== EXTRAIT DU TEXTE ==
L’utilisation de la colonne a ainsi contribué au développement stylistique de l’architecture. Elle a stimulé la conception de composantes architecturales qui modulent le carré original du bâtiment, lui apportant une nouvelle volumétrie et un cachet particulier.

Détails de conception

Au Québec, aux XVIIe et XVIIIe siècles, les premières colonnes étaient faites de bois massif de forme carrée, ronde ou à fût conique. Les connaissances empiriques des bâtisseurs faisaient en sorte qu’ils préféraient les colonnes de fortes dimensions qui, croyaient-ils, supportaient plus adéquatement les charges. L’expérience, le développement des connaissances (notamment sur le comportement des matériaux) et la difficulté d’obtenir d’imposantes pièces de bois massif ont amené les constructeurs à créer des colonnes de bois évidées, rondes ou carrées, constituées de pièces de bois de petites sections. Ces nouvelles colonnes illustraient l’ingéniosité des assemblages : malgré la petite taille des pièces, elles assuraient une grande stabilité à l’ouvrage.

La colonne se compose d’un fût qui se termine au sol, d’une base et d’un chapiteau à sa tête. Parfois, la base repose sur un pilastre de pierre ou de brique, comme dans l’architecture du début du XXe siècle. Les colonnes sont habituellement dégagées structuralement. Cependant, elles peuvent être jumelées au plan du mur, voire engagées à l’intérieur, donnant l’impression de demi-colonnes.

Pour assurer de bonnes proportions et un aspect solide, la base sera plus large que le fût. Ce dernier sera d’une hauteur et d’un diamètre proportionnés par rapport à la façade, et le chapiteau assurera harmonieusement la transition entre la colonne et l’ouvrage qu’elle supporte.

L’architecture classique a inspiré la modénature des colonnes : celle-ci reprend les motifs ioniques, corinthiens, romains, doriques ou toscans, ou utilise simplement certaines moulurations typiques telles que le réglet, la baguette, le tore, la scotie, le quart-de-rond, la plinthe, etc.

Le fût de la colonne emprunte différents profils : conique, rond, carré et chanfreiné, rond et cannelé, galbé du bas, galbé du tiers, etc. Cette variété traduit la diversité des styles et des époques. Aussi, lors de travaux de rénovation, les colonnes trop abîmées devraient être remplacées par un modèle approprié, au profil comparable à l’original, pour un meilleur résultat. Malheureusement, les nouvelles colonnes sont souvent de section carrée et mal proportionnées, sans arêtes chanfreinées, offrant une impression de grande fragilité. Elles ne sont pas travaillées avec le souci du détail des colonnes d’origine. Parfois même, certains propriétaires remplacent les colonnes de bois par des colonnes de métal ou de pierre à cannelures, des modèles rarement compatibles avec le style ou la simplicité architecturale du bâtiment.

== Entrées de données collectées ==

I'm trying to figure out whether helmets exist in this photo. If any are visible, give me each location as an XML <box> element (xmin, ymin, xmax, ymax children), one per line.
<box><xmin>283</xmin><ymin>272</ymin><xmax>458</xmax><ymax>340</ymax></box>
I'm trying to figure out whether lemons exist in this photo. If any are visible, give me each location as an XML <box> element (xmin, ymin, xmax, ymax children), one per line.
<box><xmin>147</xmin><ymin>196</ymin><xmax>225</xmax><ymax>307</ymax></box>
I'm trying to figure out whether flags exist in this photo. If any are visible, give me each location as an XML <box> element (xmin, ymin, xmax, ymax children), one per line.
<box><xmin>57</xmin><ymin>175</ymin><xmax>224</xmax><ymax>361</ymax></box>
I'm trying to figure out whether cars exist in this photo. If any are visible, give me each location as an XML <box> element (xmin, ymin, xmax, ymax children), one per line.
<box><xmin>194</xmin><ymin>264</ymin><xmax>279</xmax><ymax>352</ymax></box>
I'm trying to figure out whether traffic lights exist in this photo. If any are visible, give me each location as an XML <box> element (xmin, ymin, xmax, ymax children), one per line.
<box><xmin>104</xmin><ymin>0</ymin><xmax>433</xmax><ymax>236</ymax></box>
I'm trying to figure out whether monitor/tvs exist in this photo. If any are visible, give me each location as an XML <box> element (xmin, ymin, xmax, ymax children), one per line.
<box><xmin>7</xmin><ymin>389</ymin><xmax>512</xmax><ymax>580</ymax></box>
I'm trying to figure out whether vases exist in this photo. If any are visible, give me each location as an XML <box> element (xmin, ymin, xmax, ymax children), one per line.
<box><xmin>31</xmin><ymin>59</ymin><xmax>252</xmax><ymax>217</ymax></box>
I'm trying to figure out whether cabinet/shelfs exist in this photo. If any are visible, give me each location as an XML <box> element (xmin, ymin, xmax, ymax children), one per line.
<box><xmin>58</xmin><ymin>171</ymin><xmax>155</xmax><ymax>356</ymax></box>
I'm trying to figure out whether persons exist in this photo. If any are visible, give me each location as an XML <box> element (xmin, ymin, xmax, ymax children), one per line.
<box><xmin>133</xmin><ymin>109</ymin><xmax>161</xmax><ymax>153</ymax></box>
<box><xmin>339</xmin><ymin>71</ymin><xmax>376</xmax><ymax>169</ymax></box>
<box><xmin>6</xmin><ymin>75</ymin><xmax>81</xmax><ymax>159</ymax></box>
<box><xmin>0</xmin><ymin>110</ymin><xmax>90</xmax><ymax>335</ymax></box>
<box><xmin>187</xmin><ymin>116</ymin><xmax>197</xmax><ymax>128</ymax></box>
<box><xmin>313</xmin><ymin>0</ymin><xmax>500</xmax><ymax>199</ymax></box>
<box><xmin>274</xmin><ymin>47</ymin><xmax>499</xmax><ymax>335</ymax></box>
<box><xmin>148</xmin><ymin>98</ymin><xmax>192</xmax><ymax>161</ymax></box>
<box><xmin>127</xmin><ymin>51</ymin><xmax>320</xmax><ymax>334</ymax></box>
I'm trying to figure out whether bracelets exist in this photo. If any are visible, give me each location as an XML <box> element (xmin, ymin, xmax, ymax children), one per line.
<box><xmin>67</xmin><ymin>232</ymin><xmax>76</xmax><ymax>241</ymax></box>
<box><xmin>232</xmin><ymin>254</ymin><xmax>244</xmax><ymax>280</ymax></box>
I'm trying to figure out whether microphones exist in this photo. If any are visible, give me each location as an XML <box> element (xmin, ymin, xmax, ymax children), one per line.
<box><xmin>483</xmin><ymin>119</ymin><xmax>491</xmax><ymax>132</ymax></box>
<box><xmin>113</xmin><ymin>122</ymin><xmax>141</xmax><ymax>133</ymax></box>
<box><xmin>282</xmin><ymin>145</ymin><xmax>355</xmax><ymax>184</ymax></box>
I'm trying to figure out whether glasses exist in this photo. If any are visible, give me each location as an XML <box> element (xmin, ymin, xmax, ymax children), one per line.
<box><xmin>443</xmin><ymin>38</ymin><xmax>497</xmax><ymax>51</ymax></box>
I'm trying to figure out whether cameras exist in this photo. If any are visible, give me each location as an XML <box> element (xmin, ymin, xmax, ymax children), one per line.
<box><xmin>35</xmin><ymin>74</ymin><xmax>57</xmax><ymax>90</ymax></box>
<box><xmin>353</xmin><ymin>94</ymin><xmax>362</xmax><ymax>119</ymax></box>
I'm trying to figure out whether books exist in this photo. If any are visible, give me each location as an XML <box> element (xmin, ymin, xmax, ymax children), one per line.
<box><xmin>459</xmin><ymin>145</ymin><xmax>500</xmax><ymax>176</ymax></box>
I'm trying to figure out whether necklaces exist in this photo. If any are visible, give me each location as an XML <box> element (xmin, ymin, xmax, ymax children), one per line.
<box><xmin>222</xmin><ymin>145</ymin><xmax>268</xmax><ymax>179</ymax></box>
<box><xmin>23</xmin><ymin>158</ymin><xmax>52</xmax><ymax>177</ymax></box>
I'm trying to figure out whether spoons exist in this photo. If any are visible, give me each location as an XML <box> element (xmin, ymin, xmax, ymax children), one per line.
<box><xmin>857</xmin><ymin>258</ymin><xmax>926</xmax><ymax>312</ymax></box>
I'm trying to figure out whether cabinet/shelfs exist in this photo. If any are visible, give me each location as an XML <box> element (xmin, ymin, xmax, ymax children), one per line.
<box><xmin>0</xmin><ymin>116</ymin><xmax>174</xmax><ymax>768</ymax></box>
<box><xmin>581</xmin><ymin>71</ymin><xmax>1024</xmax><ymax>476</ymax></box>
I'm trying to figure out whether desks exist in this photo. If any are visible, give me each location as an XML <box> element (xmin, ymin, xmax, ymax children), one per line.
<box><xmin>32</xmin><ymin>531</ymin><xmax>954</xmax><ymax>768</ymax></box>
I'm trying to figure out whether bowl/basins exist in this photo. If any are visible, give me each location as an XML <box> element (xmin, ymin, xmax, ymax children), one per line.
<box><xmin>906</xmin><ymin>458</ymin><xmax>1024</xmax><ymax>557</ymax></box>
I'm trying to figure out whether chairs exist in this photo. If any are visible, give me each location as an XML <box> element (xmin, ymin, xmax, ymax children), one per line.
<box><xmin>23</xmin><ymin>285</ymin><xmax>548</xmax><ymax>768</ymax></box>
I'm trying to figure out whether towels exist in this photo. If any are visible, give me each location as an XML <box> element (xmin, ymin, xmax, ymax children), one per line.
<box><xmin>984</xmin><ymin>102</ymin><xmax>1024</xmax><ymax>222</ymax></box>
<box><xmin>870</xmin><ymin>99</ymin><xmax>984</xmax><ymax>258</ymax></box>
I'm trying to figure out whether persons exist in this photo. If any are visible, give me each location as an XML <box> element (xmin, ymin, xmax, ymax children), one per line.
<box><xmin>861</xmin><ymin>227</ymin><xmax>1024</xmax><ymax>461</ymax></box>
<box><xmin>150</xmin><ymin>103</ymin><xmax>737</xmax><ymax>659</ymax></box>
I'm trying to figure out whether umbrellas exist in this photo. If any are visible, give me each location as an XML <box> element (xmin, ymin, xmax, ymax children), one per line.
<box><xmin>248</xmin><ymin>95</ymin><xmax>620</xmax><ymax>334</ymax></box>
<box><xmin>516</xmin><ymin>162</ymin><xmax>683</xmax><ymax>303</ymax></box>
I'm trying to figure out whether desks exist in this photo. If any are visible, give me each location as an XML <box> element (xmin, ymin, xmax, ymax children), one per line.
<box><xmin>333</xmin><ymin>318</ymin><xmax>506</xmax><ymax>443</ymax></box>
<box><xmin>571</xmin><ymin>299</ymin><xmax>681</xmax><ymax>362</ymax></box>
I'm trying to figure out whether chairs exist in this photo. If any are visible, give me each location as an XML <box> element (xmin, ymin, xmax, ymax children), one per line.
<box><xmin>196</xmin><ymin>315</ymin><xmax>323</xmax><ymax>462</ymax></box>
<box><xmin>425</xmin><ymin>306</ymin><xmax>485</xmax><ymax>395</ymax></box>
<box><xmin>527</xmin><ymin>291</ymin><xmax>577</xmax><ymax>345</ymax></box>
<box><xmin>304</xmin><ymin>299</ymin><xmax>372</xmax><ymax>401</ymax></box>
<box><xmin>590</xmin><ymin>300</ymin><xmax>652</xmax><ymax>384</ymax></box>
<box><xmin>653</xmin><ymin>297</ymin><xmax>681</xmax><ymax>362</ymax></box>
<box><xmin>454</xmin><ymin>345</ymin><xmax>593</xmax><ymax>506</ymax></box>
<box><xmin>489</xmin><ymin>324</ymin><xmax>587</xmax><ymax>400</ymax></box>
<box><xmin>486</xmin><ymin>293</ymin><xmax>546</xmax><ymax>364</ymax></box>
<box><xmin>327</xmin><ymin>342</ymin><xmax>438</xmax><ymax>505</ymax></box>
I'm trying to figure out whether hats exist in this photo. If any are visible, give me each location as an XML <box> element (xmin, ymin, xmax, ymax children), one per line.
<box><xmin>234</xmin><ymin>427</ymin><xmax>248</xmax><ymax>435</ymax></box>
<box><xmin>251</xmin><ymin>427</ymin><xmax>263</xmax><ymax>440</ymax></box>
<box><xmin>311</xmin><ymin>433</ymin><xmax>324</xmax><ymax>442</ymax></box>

== CONSIGNES DE L'EXERCICE ==
1 – Répondez brièvement à ces questions sur l'extrait consacré aux colonnes.
(a) Au Québec, aux XVIIe et XVIIIe siècles, en quel matériau étaient faites les premières colonnes ?
(b) Quelle partie de la colonne doit être plus large que le fût ?
(c) De quelle section sont souvent les nouvelles colonnes ?
2 – Recopiez mot pour mot le passage de l'extrait consacré aux colonnes qui va de « Le fût de la » à « architecturale du bâtiment. ».

== RÉPONSES PAR CONSIGNE ==
1 –
(a) En bois massif.
(b) La base.
(c) De section carrée.

2 –
Le fût de la colonne emprunte différents profils : conique, rond, carré et chanfreiné, rond et cannelé, galbé du bas, galbé du tiers, etc. Cette variété traduit la diversité des styles et des époques. Aussi, lors de travaux de rénovation, les colonnes trop abîmées devraient être remplacées par un modèle approprié, au profil comparable à l’original, pour un meilleur résultat. Malheureusement, les nouvelles colonnes sont souvent de section carrée et mal proportionnées, sans arêtes chanfreinées, offrant une impression de grande fragilité. Elles ne sont pas travaillées avec le souci du détail des colonnes d’origine. Parfois même, certains propriétaires remplacent les colonnes de bois par des colonnes de métal ou de pierre à cannelures, des modèles rarement compatibles avec le style ou la simplicité architecturale du bâtiment.